:: EXERCISE GOAL ::
Write out all of the material below word for word, leaving out the pictures.

:: DATASET EXTRACT ::
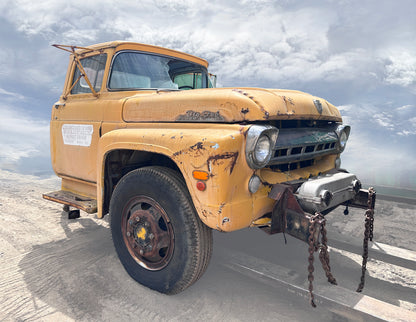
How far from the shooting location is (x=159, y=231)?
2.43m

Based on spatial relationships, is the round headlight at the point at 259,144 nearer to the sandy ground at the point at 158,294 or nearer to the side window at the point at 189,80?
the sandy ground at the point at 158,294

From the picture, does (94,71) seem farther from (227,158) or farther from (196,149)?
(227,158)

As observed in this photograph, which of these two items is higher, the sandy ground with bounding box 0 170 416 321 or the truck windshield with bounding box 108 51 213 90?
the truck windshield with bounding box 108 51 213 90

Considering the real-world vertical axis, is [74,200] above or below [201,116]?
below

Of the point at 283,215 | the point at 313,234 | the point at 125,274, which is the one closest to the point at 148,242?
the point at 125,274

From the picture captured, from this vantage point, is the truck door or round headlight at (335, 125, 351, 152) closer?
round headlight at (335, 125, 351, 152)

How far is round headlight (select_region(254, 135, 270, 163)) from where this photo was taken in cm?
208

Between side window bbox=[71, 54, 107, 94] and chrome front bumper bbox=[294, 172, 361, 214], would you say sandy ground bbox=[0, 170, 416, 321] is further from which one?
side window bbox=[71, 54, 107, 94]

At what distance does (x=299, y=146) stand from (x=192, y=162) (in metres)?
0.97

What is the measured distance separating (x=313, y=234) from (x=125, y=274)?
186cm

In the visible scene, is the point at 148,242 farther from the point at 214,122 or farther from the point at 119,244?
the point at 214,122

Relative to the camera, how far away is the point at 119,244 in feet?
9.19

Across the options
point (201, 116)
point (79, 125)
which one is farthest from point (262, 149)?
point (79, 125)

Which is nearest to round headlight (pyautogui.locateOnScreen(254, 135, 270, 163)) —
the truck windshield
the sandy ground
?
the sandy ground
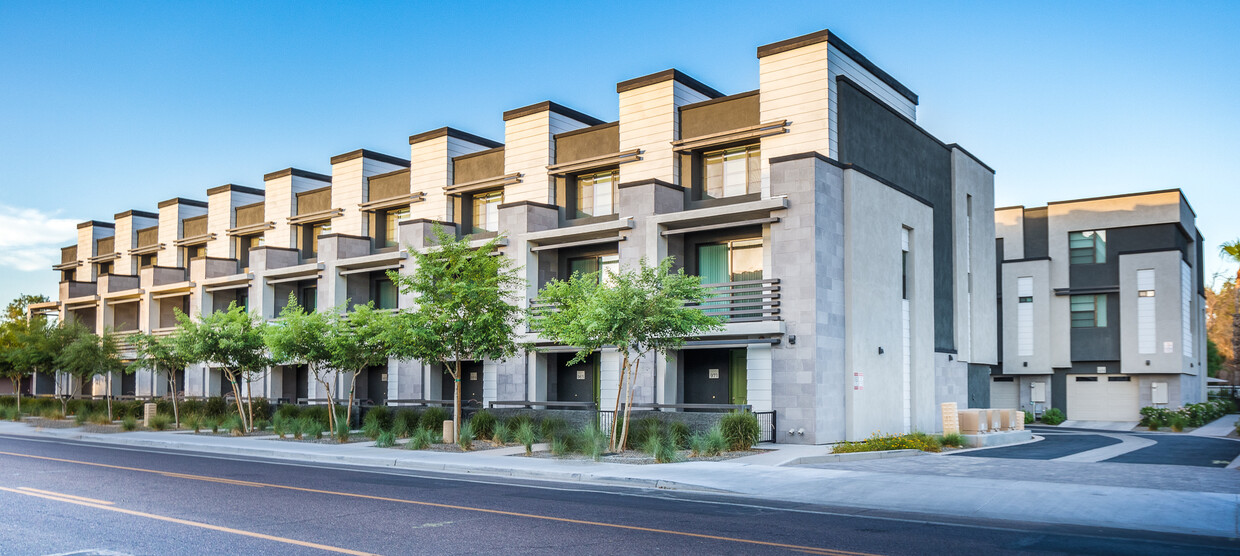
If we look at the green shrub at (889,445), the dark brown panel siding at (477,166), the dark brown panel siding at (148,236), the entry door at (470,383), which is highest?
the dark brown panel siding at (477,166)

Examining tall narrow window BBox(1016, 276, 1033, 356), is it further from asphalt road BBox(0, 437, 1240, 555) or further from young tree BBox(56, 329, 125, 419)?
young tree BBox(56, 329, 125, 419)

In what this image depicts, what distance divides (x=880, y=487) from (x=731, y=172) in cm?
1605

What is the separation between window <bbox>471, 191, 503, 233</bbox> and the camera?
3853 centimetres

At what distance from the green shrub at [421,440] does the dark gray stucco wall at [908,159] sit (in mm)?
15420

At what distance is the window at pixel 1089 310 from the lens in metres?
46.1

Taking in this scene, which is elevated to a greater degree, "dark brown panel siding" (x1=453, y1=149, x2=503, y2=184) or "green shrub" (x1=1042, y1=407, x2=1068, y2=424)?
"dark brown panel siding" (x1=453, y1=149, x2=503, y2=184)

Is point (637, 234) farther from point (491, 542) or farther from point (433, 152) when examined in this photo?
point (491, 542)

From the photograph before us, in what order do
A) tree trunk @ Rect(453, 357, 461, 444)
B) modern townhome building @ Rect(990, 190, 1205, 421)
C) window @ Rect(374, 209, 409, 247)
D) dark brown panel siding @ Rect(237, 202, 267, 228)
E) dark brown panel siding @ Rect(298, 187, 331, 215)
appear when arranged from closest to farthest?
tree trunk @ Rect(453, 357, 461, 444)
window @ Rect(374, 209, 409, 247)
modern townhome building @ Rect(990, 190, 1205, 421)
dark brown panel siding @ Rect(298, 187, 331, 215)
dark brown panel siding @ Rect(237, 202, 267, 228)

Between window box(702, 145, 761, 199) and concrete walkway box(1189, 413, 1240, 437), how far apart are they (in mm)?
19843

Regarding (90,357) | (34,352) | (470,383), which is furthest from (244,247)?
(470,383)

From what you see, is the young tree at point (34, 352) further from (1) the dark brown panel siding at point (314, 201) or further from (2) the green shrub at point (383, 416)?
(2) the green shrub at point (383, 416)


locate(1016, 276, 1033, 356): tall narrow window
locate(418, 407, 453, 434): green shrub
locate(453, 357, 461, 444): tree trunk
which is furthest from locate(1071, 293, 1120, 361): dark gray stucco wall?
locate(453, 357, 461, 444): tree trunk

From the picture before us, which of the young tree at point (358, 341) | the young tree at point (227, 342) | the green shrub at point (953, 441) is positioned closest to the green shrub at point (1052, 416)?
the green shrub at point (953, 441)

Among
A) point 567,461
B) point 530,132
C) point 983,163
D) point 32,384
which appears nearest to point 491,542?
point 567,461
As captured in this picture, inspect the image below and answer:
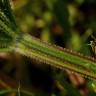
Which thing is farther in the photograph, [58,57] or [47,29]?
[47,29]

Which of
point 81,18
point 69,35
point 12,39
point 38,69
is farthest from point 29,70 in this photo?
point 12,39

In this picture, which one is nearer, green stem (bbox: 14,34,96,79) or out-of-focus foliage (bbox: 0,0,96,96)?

:: PROBLEM SOLUTION ::
How far from the shooting location is (x=159, y=231)?
2.43m

Based on spatial relationships, is the round headlight at the point at 259,144 nearer to the sandy ground at the point at 158,294 or nearer to the side window at the point at 189,80?
the sandy ground at the point at 158,294

From the picture, does (94,71) seem farther from (227,158) or farther from (196,149)?
(227,158)

As observed in this photograph, which of these two items is higher, the sandy ground with bounding box 0 170 416 321 or the truck windshield with bounding box 108 51 213 90?
the truck windshield with bounding box 108 51 213 90

Considering the real-world vertical axis, is [74,200] above or below [201,116]?
below

Of the point at 283,215 | the point at 313,234 | the point at 125,274, which is the one closest to the point at 148,242?
the point at 125,274

From the picture captured, from this vantage point, is the truck door or round headlight at (335, 125, 351, 152) closer?
round headlight at (335, 125, 351, 152)

How far is round headlight (select_region(254, 135, 270, 163)) from where this photo was taken in cm?
208

Between side window bbox=[71, 54, 107, 94] and chrome front bumper bbox=[294, 172, 361, 214], would you say sandy ground bbox=[0, 170, 416, 321] is further from which one?
side window bbox=[71, 54, 107, 94]

At what distance does (x=299, y=146) stand from (x=192, y=162) (in metres)?
0.97

What is the measured distance separating (x=313, y=234) from (x=125, y=274)?
186cm

In the visible scene, is the point at 148,242 farther from the point at 214,122 or farther from the point at 119,244?
the point at 214,122

Relative to the camera, how far away is the point at 119,244 in feet?
9.19

Across the options
point (201, 116)
point (79, 125)
which one is farthest from point (262, 149)?
point (79, 125)

Which is nearest to round headlight (pyautogui.locateOnScreen(254, 135, 270, 163)) —
the truck windshield
the sandy ground
?
the sandy ground
If we look at the green shrub at (889,445), the dark brown panel siding at (477,166), the dark brown panel siding at (148,236), the entry door at (470,383), which is highest?
the dark brown panel siding at (477,166)

Examining tall narrow window BBox(1016, 276, 1033, 356), is it further from asphalt road BBox(0, 437, 1240, 555) or further from young tree BBox(56, 329, 125, 419)?
young tree BBox(56, 329, 125, 419)

In what this image depicts, what distance divides (x=880, y=487) from (x=731, y=172) in cm?
1605

What is the separation between window <bbox>471, 191, 503, 233</bbox> and the camera?
3853 centimetres

At what distance from the green shrub at [421,440] does the dark gray stucco wall at [908,159] sit (in mm)?
15420

At what distance is the window at pixel 1089 310 from the lens in metres?
46.1

Taking in this scene, which is elevated to a greater degree, "dark brown panel siding" (x1=453, y1=149, x2=503, y2=184) or "green shrub" (x1=1042, y1=407, x2=1068, y2=424)?
"dark brown panel siding" (x1=453, y1=149, x2=503, y2=184)

Is point (637, 234) farther from point (491, 542) or farther from point (433, 152) when examined in this photo?
point (491, 542)

From the photograph before us, in what order do
A) tree trunk @ Rect(453, 357, 461, 444)
B) modern townhome building @ Rect(990, 190, 1205, 421)
C) window @ Rect(374, 209, 409, 247)
D) dark brown panel siding @ Rect(237, 202, 267, 228)
E) dark brown panel siding @ Rect(298, 187, 331, 215)
appear when arranged from closest to farthest?
tree trunk @ Rect(453, 357, 461, 444)
window @ Rect(374, 209, 409, 247)
modern townhome building @ Rect(990, 190, 1205, 421)
dark brown panel siding @ Rect(298, 187, 331, 215)
dark brown panel siding @ Rect(237, 202, 267, 228)

Between window box(702, 145, 761, 199) and concrete walkway box(1189, 413, 1240, 437), how far apart are they (in mm)?
19843

Regarding (90,357) | (34,352) | (470,383), which is furthest from (244,247)?
(470,383)

From what you see, is the young tree at point (34, 352) further from (1) the dark brown panel siding at point (314, 201) or further from (2) the green shrub at point (383, 416)?
(2) the green shrub at point (383, 416)


locate(1016, 276, 1033, 356): tall narrow window
locate(418, 407, 453, 434): green shrub
locate(453, 357, 461, 444): tree trunk
which is furthest from locate(1071, 293, 1120, 361): dark gray stucco wall?
locate(453, 357, 461, 444): tree trunk

From the picture before us, which of the young tree at point (358, 341) | the young tree at point (227, 342) | the green shrub at point (953, 441) is positioned closest to the green shrub at point (1052, 416)?
the green shrub at point (953, 441)

Among
A) point 567,461
B) point 530,132
C) point 983,163
D) point 32,384
which appears nearest to point 491,542?
point 567,461
As captured in this picture, inspect the image below and answer:
Which thing is farther in the photograph, [58,57] or [47,29]?
[47,29]

Which of
point 81,18
point 69,35
point 12,39
point 38,69
is farthest from point 29,70 in this photo?
point 12,39

In this picture, which one is nearer, green stem (bbox: 14,34,96,79) or out-of-focus foliage (bbox: 0,0,96,96)?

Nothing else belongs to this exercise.